Hervé Morin, ministre de la défense (qui serait vierge s'il était né une semaine plus tard), va être assigné aux côtés du général Parayre (cinq étoiles au-dessus de sa pucelle) devant le tribunal de grande instance de Paris par huit gendarmes en exercice.
— Pourquoi le tribunal de grande instance de Paris ?
Parce que l'État major de la gendarmerie, où se trouve le bureau du général, est à Paris, dans les locaux du ministère de la défense.
— Mais pourquoi le tribunal de grande instance ? Je croyais que depuis un divorce (ou était-ce une annulation de mariage ?) de 1790, le juge judiciaire ne mettait plus son nez dans les affaires de la chose publique ?
Certes, mais c'est là un principe juridique. Or le droit est la science où les concepts immaculés sont souillés d'exceptions. Et il en est une née pour garantir les libertés, et que nous devons, que l'Histoire aime l'ironie, à l'Action Française, connue pourtant pour ne guère aimer celles-ci : c'est l'exception de la voie de fait.
En effet, le 7 février 1934, le préfet de police a fait saisir d'autorité le journal l'Action Française, organe du mouvement éponyme. La société du journal a porté l'affaire devant les tribunaux judiciaires, arguant du fait que la loi du 29 juillet 1881 (toujours en vigueur aujourd'hui) permettait aux tribunaux d'ordonner la saisie des journaux, mais certainement pas au préfet d'y procéder de son propre chef. Le préfet de police estima qu'on ne pouvait poursuivre le préfet de police devant les juridictions judiciaires, au nom du respect de la loi qu'il venait de piétiner, et non pour mettre un obstacle sur la voie judiciaire de ses adversaires, bien entendu.

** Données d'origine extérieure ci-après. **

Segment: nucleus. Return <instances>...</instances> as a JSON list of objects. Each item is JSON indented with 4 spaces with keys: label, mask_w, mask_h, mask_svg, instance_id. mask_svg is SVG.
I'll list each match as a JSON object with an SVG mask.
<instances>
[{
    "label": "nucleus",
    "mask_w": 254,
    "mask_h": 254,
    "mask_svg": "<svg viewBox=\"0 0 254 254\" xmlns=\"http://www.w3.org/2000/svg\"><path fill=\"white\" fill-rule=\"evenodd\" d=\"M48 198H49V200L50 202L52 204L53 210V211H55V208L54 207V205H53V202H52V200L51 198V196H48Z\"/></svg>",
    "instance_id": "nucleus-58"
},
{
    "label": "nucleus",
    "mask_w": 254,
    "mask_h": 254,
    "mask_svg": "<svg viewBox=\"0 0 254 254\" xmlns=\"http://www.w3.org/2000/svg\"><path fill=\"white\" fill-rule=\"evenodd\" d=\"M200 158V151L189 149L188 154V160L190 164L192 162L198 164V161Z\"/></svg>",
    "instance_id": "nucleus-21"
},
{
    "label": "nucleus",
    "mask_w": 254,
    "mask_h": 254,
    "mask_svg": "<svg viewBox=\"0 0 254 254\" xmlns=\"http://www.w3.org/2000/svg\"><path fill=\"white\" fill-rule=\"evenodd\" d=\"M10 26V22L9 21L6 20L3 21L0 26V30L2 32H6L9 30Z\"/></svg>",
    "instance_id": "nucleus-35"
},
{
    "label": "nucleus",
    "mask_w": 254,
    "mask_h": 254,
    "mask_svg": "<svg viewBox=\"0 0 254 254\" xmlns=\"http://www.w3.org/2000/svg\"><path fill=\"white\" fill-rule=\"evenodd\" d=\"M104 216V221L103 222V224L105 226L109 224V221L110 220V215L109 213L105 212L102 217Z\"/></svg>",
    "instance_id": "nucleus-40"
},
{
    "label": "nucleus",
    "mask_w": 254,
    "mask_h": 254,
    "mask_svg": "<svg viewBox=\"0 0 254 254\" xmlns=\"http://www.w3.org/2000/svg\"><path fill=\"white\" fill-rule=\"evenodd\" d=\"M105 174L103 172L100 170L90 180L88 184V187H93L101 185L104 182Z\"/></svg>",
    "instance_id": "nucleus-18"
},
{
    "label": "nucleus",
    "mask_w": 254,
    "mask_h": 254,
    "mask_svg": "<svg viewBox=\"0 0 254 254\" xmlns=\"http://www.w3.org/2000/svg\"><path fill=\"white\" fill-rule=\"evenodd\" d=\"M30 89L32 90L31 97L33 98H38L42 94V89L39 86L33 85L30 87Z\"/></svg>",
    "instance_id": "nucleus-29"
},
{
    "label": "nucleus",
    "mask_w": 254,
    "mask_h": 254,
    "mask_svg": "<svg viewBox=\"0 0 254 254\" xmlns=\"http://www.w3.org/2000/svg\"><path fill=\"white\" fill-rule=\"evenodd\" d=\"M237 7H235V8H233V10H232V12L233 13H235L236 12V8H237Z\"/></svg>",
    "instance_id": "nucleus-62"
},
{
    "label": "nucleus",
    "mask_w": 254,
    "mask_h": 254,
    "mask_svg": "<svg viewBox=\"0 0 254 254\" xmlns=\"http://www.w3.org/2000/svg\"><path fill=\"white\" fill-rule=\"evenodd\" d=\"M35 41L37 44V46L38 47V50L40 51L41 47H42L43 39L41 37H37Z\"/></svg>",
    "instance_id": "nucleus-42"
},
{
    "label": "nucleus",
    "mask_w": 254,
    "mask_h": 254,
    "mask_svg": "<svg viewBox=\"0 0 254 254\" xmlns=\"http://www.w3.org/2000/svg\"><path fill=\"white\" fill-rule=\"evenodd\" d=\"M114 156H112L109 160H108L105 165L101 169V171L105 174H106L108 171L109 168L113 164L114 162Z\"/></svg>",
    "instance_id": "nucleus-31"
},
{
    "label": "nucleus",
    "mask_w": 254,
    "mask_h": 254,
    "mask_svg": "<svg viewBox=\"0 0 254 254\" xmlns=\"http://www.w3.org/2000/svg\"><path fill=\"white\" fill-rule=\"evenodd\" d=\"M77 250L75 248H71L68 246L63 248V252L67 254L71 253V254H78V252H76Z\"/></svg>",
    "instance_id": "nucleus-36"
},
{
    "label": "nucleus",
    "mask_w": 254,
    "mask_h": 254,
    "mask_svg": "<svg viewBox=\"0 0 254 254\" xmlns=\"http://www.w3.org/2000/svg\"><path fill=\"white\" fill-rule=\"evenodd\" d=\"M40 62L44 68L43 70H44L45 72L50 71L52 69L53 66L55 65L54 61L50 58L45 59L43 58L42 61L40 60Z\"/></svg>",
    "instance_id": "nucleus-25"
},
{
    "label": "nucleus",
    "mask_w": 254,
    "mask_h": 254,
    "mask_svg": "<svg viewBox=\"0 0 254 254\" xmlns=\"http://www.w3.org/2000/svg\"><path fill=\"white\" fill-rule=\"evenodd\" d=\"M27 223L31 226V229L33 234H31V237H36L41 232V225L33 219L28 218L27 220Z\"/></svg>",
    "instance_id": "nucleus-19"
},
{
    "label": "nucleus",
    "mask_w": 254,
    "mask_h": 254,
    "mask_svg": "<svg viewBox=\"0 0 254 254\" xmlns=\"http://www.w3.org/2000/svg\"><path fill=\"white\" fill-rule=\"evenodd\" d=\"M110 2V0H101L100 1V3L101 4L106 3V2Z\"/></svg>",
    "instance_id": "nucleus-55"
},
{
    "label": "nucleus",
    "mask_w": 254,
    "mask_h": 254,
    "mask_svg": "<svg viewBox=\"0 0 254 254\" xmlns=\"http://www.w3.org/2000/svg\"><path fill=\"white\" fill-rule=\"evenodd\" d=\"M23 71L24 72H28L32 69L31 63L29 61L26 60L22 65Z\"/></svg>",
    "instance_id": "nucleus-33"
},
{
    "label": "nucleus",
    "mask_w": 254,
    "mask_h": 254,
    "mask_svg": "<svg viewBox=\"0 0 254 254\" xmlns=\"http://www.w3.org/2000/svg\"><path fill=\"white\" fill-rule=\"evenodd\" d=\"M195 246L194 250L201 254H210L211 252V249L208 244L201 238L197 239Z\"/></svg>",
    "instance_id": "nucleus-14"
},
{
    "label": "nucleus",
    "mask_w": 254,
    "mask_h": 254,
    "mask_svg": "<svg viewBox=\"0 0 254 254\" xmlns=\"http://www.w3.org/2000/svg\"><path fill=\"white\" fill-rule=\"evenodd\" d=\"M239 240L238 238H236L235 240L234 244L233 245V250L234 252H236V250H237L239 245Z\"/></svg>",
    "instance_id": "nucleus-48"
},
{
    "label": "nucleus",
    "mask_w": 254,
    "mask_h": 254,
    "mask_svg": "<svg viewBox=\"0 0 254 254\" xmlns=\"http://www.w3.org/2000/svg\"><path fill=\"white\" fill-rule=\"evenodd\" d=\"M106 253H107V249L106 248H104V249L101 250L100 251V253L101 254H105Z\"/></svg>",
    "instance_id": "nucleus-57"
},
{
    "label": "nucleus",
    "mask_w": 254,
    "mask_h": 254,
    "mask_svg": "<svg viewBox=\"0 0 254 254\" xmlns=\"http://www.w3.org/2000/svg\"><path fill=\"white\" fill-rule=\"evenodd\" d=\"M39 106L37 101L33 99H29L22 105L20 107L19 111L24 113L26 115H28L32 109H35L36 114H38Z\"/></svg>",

Le Tribunal des Conflits, juridiction dont le seul rôle est de dire quel juge est compétent, du judiciaire ou de l'administratif, par un arrêt[1] du 8 avril 1935 a donné tort au préfet de police, relevant qu'il n'était pas justifié que la mesure ordonnée, portant atteinte à la liberté de la presse, ait été indispensable pour assurer le maintien ou le rétablissement de l'ordre public, et que dès lors elle constituait non un acte légitime de l'administration mais une voie de fait : le préfet était donc abandonné au bras séculier de la justice judiciaire.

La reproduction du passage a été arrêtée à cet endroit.